On Thursday evening, people could be seen inside the Jacob Spori Art Gallery observing graphite pictures of metal chairs in an exhibit called Repetition.
There were drawings of chairs stacked on top of chairs, chairs formed in large circles, solitary chairs and chairs facing one another. Each one of these pictures had a meaning and tied into repetition in religion and mental health.
Brady Smith, the man behind the drawings, said the idea for metal chairs had been coming to mind since 2010.
Smith wanted to create something that would express some of the mental health challenges he faced as an adult.
Smith’s work will be open to the public until early April.
Throughout the gallery, people could be seen chatting about Smith’s chairs.
James Lyman, a sophomore studying art, said he had never seen an exhibit like Smith’s before.
“There’s always an interesting exhibit here, but I’ve never seen one with all chairs,” Lyman said.

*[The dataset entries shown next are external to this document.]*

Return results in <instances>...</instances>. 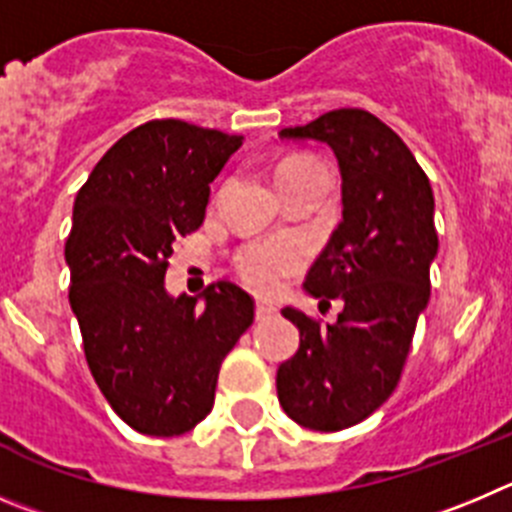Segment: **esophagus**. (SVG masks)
<instances>
[{
	"instance_id": "obj_1",
	"label": "esophagus",
	"mask_w": 512,
	"mask_h": 512,
	"mask_svg": "<svg viewBox=\"0 0 512 512\" xmlns=\"http://www.w3.org/2000/svg\"><path fill=\"white\" fill-rule=\"evenodd\" d=\"M275 313H278V308L267 306V303H257V306H255V319L257 321L270 319V316H275Z\"/></svg>"
}]
</instances>
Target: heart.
Returning a JSON list of instances; mask_svg holds the SVG:
<instances>
[{
	"label": "heart",
	"instance_id": "b5f03b06",
	"mask_svg": "<svg viewBox=\"0 0 512 512\" xmlns=\"http://www.w3.org/2000/svg\"><path fill=\"white\" fill-rule=\"evenodd\" d=\"M316 168H321V165L311 158H288L280 163L278 178ZM303 260H306V255H303V250L296 242L262 239V242H250V245L237 252V257H234V270H237L239 280L247 288L257 290V293H265V296H273V293H278L280 285H283V280L288 275L301 270Z\"/></svg>",
	"mask_w": 512,
	"mask_h": 512
}]
</instances>
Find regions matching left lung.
Returning a JSON list of instances; mask_svg holds the SVG:
<instances>
[{"label":"left lung","instance_id":"obj_1","mask_svg":"<svg viewBox=\"0 0 512 512\" xmlns=\"http://www.w3.org/2000/svg\"><path fill=\"white\" fill-rule=\"evenodd\" d=\"M280 140H316L342 173V224L306 275L321 306L342 301L336 324L296 308L298 352L278 367V400L298 426L342 431L365 421L398 388L439 252L434 191L405 142L365 109H334Z\"/></svg>","mask_w":512,"mask_h":512}]
</instances>
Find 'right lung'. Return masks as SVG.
Wrapping results in <instances>:
<instances>
[{"label":"right lung","instance_id":"right-lung-1","mask_svg":"<svg viewBox=\"0 0 512 512\" xmlns=\"http://www.w3.org/2000/svg\"><path fill=\"white\" fill-rule=\"evenodd\" d=\"M242 137L153 119L114 142L73 204L68 301L96 385L127 426L181 436L209 416L224 357L255 319L250 293L219 280L173 298L176 239L199 229L211 181Z\"/></svg>","mask_w":512,"mask_h":512}]
</instances>
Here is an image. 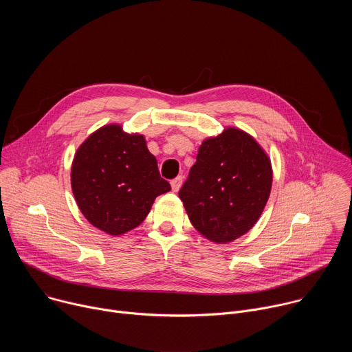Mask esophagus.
I'll list each match as a JSON object with an SVG mask.
<instances>
[{
  "label": "esophagus",
  "instance_id": "obj_1",
  "mask_svg": "<svg viewBox=\"0 0 352 352\" xmlns=\"http://www.w3.org/2000/svg\"><path fill=\"white\" fill-rule=\"evenodd\" d=\"M182 181H184V178L179 175V177H177V178H174L173 181H171V188H173V192H178L179 190V188H181V185H182Z\"/></svg>",
  "mask_w": 352,
  "mask_h": 352
}]
</instances>
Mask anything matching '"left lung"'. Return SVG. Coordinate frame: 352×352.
<instances>
[{
  "label": "left lung",
  "mask_w": 352,
  "mask_h": 352,
  "mask_svg": "<svg viewBox=\"0 0 352 352\" xmlns=\"http://www.w3.org/2000/svg\"><path fill=\"white\" fill-rule=\"evenodd\" d=\"M273 184L272 162L248 132L227 126L199 146L179 190L197 232L214 243L245 235L262 216Z\"/></svg>",
  "instance_id": "1"
}]
</instances>
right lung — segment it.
Segmentation results:
<instances>
[{
	"mask_svg": "<svg viewBox=\"0 0 352 352\" xmlns=\"http://www.w3.org/2000/svg\"><path fill=\"white\" fill-rule=\"evenodd\" d=\"M71 188L85 219L109 235H122L147 217L155 199L171 189L142 133L107 124L78 147Z\"/></svg>",
	"mask_w": 352,
	"mask_h": 352,
	"instance_id": "add662e5",
	"label": "right lung"
}]
</instances>
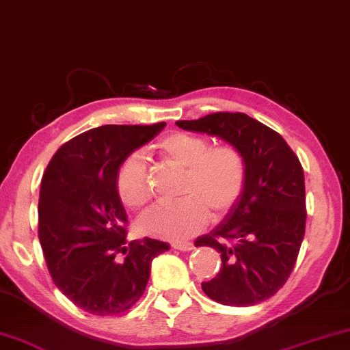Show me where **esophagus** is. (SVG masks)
I'll list each match as a JSON object with an SVG mask.
<instances>
[{
	"mask_svg": "<svg viewBox=\"0 0 350 350\" xmlns=\"http://www.w3.org/2000/svg\"><path fill=\"white\" fill-rule=\"evenodd\" d=\"M172 247H174V250H176V251H192L194 250V245H192V243H187V241H175V243H172Z\"/></svg>",
	"mask_w": 350,
	"mask_h": 350,
	"instance_id": "1",
	"label": "esophagus"
}]
</instances>
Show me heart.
Wrapping results in <instances>:
<instances>
[{
    "instance_id": "obj_1",
    "label": "heart",
    "mask_w": 350,
    "mask_h": 350,
    "mask_svg": "<svg viewBox=\"0 0 350 350\" xmlns=\"http://www.w3.org/2000/svg\"><path fill=\"white\" fill-rule=\"evenodd\" d=\"M158 150L170 165L185 170L178 202H163L140 217V230L146 235L170 241H185L196 235L208 221V210L221 216L240 199L246 181V163L234 145L210 148V142L176 133L159 142ZM116 191L124 205L140 208L150 200L145 161L133 153L116 174Z\"/></svg>"
}]
</instances>
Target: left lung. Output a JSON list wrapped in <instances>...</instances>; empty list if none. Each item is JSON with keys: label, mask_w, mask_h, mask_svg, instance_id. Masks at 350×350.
<instances>
[{"label": "left lung", "mask_w": 350, "mask_h": 350, "mask_svg": "<svg viewBox=\"0 0 350 350\" xmlns=\"http://www.w3.org/2000/svg\"><path fill=\"white\" fill-rule=\"evenodd\" d=\"M240 150L246 181L234 206L196 246L221 254V270L202 291L221 305L252 306L275 295L295 265L306 226L303 167L276 131L246 113L217 112L176 121Z\"/></svg>", "instance_id": "1"}]
</instances>
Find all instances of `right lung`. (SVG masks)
Here are the masks:
<instances>
[{
  "label": "right lung",
  "mask_w": 350,
  "mask_h": 350,
  "mask_svg": "<svg viewBox=\"0 0 350 350\" xmlns=\"http://www.w3.org/2000/svg\"><path fill=\"white\" fill-rule=\"evenodd\" d=\"M164 128V121L99 126L59 146L45 169L39 241L50 276L74 305L94 316L135 305L148 284L151 262L170 247L153 238L126 245L128 216L116 191L123 161Z\"/></svg>",
  "instance_id": "add662e5"
}]
</instances>
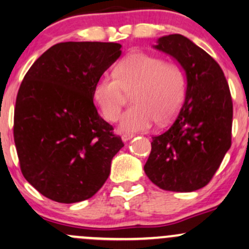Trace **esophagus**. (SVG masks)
I'll return each mask as SVG.
<instances>
[{
    "label": "esophagus",
    "instance_id": "1",
    "mask_svg": "<svg viewBox=\"0 0 249 249\" xmlns=\"http://www.w3.org/2000/svg\"><path fill=\"white\" fill-rule=\"evenodd\" d=\"M133 137H134V134H124V135L121 136V139L124 142H127L129 141L130 139H133Z\"/></svg>",
    "mask_w": 249,
    "mask_h": 249
}]
</instances>
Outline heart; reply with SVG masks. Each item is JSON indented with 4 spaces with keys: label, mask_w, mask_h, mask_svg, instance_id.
<instances>
[{
    "label": "heart",
    "mask_w": 249,
    "mask_h": 249,
    "mask_svg": "<svg viewBox=\"0 0 249 249\" xmlns=\"http://www.w3.org/2000/svg\"><path fill=\"white\" fill-rule=\"evenodd\" d=\"M185 75L175 63H164L156 55L135 52L115 67V75H102L96 80L93 99L107 121H115L124 101V90L134 89L135 105L120 118V129H147L159 120L170 121L182 106L185 95Z\"/></svg>",
    "instance_id": "1"
}]
</instances>
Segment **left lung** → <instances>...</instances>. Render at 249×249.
<instances>
[{
	"instance_id": "8db88e82",
	"label": "left lung",
	"mask_w": 249,
	"mask_h": 249,
	"mask_svg": "<svg viewBox=\"0 0 249 249\" xmlns=\"http://www.w3.org/2000/svg\"><path fill=\"white\" fill-rule=\"evenodd\" d=\"M155 49L175 58L186 75L176 120L153 137L144 172L166 191L191 192L209 184L231 148L233 104L219 64L182 35L159 38Z\"/></svg>"
}]
</instances>
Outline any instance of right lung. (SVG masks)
I'll list each match as a JSON object with an SVG mask.
<instances>
[{"label":"right lung","mask_w":249,"mask_h":249,"mask_svg":"<svg viewBox=\"0 0 249 249\" xmlns=\"http://www.w3.org/2000/svg\"><path fill=\"white\" fill-rule=\"evenodd\" d=\"M120 49L118 43H58L20 84L14 116L20 171L49 199L71 204L94 196L124 147L93 104L96 80Z\"/></svg>","instance_id":"right-lung-1"}]
</instances>
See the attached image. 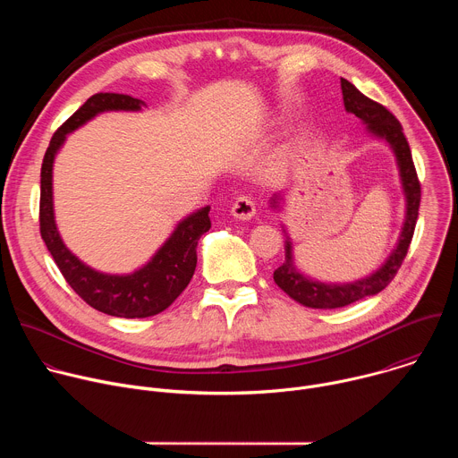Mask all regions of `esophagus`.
Returning <instances> with one entry per match:
<instances>
[{"label": "esophagus", "mask_w": 458, "mask_h": 458, "mask_svg": "<svg viewBox=\"0 0 458 458\" xmlns=\"http://www.w3.org/2000/svg\"><path fill=\"white\" fill-rule=\"evenodd\" d=\"M255 201L248 195H241V198L235 199L233 207H232V216L239 221H250L255 216Z\"/></svg>", "instance_id": "1"}]
</instances>
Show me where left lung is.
Returning a JSON list of instances; mask_svg holds the SVG:
<instances>
[{
	"instance_id": "obj_1",
	"label": "left lung",
	"mask_w": 458,
	"mask_h": 458,
	"mask_svg": "<svg viewBox=\"0 0 458 458\" xmlns=\"http://www.w3.org/2000/svg\"><path fill=\"white\" fill-rule=\"evenodd\" d=\"M341 89H343V99L348 112L355 114L360 121L368 124V130L389 143L394 148L403 188L406 193V219L403 226V233L399 237L397 248L391 251L386 263L369 277L355 281V283H344V284H328L318 283L310 277H304L297 272L293 265L292 255V242L286 241V255L284 263L274 272L276 284L286 292L293 301L308 306V308H320V310H332V308H343L352 302H357L364 297L375 295L382 292L394 277L397 276L399 268L403 267V260L408 253L410 242L413 239L417 217H419V207H420V181L417 177V170L413 165L411 150L408 145V140L403 132V124L399 119L391 114L386 106L380 103L366 98L362 92H359L348 80L341 78ZM281 195L272 199V207L277 208Z\"/></svg>"
}]
</instances>
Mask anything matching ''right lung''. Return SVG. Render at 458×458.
I'll return each mask as SVG.
<instances>
[{
	"instance_id": "add662e5",
	"label": "right lung",
	"mask_w": 458,
	"mask_h": 458,
	"mask_svg": "<svg viewBox=\"0 0 458 458\" xmlns=\"http://www.w3.org/2000/svg\"><path fill=\"white\" fill-rule=\"evenodd\" d=\"M145 103L126 94L99 92L64 121L50 140L41 165L39 232L64 281L94 310L114 317L143 318L166 310L188 286L198 265V241L212 226L205 207L182 219L150 263L128 276H108L92 270L63 244L54 221L52 165L67 134L106 110H141Z\"/></svg>"
}]
</instances>
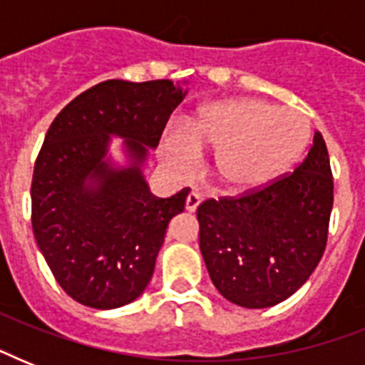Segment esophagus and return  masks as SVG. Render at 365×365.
I'll use <instances>...</instances> for the list:
<instances>
[{
  "instance_id": "esophagus-1",
  "label": "esophagus",
  "mask_w": 365,
  "mask_h": 365,
  "mask_svg": "<svg viewBox=\"0 0 365 365\" xmlns=\"http://www.w3.org/2000/svg\"><path fill=\"white\" fill-rule=\"evenodd\" d=\"M202 202V195L199 191H191L187 195V200H185V210L187 212H195L199 208V205Z\"/></svg>"
}]
</instances>
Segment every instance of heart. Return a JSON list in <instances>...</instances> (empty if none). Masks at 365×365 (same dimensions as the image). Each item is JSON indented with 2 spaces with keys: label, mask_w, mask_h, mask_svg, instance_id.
<instances>
[{
  "label": "heart",
  "mask_w": 365,
  "mask_h": 365,
  "mask_svg": "<svg viewBox=\"0 0 365 365\" xmlns=\"http://www.w3.org/2000/svg\"><path fill=\"white\" fill-rule=\"evenodd\" d=\"M311 121L301 111L259 98L205 106L170 138L165 157L185 168L197 151H214V176L225 191L250 193L284 176L305 151Z\"/></svg>",
  "instance_id": "heart-1"
}]
</instances>
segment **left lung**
Wrapping results in <instances>:
<instances>
[{
    "label": "left lung",
    "instance_id": "left-lung-1",
    "mask_svg": "<svg viewBox=\"0 0 365 365\" xmlns=\"http://www.w3.org/2000/svg\"><path fill=\"white\" fill-rule=\"evenodd\" d=\"M334 176L320 132L294 172L239 197L200 202L199 242L217 292L265 309L307 282L328 242Z\"/></svg>",
    "mask_w": 365,
    "mask_h": 365
}]
</instances>
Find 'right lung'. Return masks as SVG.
<instances>
[{"label": "right lung", "instance_id": "add662e5", "mask_svg": "<svg viewBox=\"0 0 365 365\" xmlns=\"http://www.w3.org/2000/svg\"><path fill=\"white\" fill-rule=\"evenodd\" d=\"M185 94L168 79H110L71 100L47 130L31 178V227L56 282L77 303L117 309L153 277L189 187L159 199L142 165ZM110 135L125 140L128 167L105 159Z\"/></svg>", "mask_w": 365, "mask_h": 365}]
</instances>
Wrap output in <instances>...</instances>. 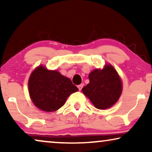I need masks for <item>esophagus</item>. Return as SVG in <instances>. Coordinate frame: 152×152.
Returning a JSON list of instances; mask_svg holds the SVG:
<instances>
[{"mask_svg": "<svg viewBox=\"0 0 152 152\" xmlns=\"http://www.w3.org/2000/svg\"><path fill=\"white\" fill-rule=\"evenodd\" d=\"M77 87H78L79 90L81 91V90H82V88H83V84H80V85H78Z\"/></svg>", "mask_w": 152, "mask_h": 152, "instance_id": "esophagus-1", "label": "esophagus"}]
</instances>
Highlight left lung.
Instances as JSON below:
<instances>
[{
    "mask_svg": "<svg viewBox=\"0 0 152 152\" xmlns=\"http://www.w3.org/2000/svg\"><path fill=\"white\" fill-rule=\"evenodd\" d=\"M88 78L90 82L82 91L97 109H108L118 101L122 93V82L113 66L106 65L103 70H93Z\"/></svg>",
    "mask_w": 152,
    "mask_h": 152,
    "instance_id": "obj_1",
    "label": "left lung"
}]
</instances>
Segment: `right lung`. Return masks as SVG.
<instances>
[{"label": "right lung", "mask_w": 152, "mask_h": 152, "mask_svg": "<svg viewBox=\"0 0 152 152\" xmlns=\"http://www.w3.org/2000/svg\"><path fill=\"white\" fill-rule=\"evenodd\" d=\"M32 101L39 109L55 111L60 109L72 93L78 91L69 78L56 70H48L42 66L36 68L28 82Z\"/></svg>", "instance_id": "1"}]
</instances>
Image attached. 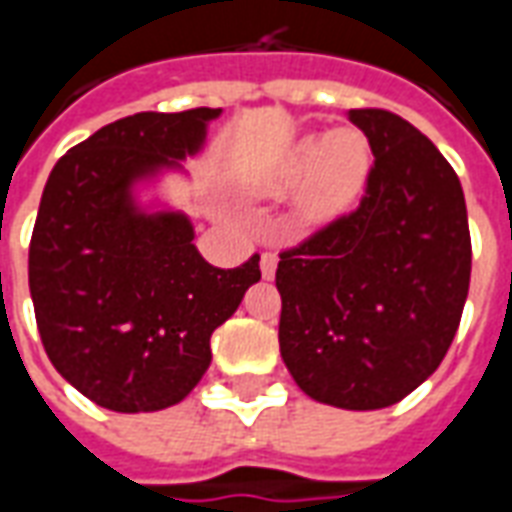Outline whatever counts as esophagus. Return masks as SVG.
<instances>
[{
	"label": "esophagus",
	"instance_id": "obj_1",
	"mask_svg": "<svg viewBox=\"0 0 512 512\" xmlns=\"http://www.w3.org/2000/svg\"><path fill=\"white\" fill-rule=\"evenodd\" d=\"M275 267H278V256L275 253H262V275L267 281L275 278Z\"/></svg>",
	"mask_w": 512,
	"mask_h": 512
}]
</instances>
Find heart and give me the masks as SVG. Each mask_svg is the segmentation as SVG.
<instances>
[{
	"label": "heart",
	"instance_id": "obj_1",
	"mask_svg": "<svg viewBox=\"0 0 512 512\" xmlns=\"http://www.w3.org/2000/svg\"><path fill=\"white\" fill-rule=\"evenodd\" d=\"M372 151L361 132L339 129L328 137H306L278 165L267 192L289 195L306 187L303 209L314 220L342 215L364 190Z\"/></svg>",
	"mask_w": 512,
	"mask_h": 512
}]
</instances>
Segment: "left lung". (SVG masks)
Wrapping results in <instances>:
<instances>
[{"label": "left lung", "mask_w": 512, "mask_h": 512, "mask_svg": "<svg viewBox=\"0 0 512 512\" xmlns=\"http://www.w3.org/2000/svg\"><path fill=\"white\" fill-rule=\"evenodd\" d=\"M375 165L350 215L281 253L278 342L311 400L389 408L444 361L466 306L471 239L455 170L416 126L350 110Z\"/></svg>", "instance_id": "obj_1"}]
</instances>
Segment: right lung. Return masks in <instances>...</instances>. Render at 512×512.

Lindsay Howlett, a sophomore studying art education, was intrigued by one of Smith’s drawings of a solitary metal chair.
“There is a single chair and it is put in a corner like a time-out,” Howlett said. “It is both very powerful and unique.”
To add an element of fun to his exhibit, Smith offered an original drawing from his collection to whoever could guess how many chairs were displayed throughout his drawings.
One woman could even be seen walking around with a calculator app open on her phone.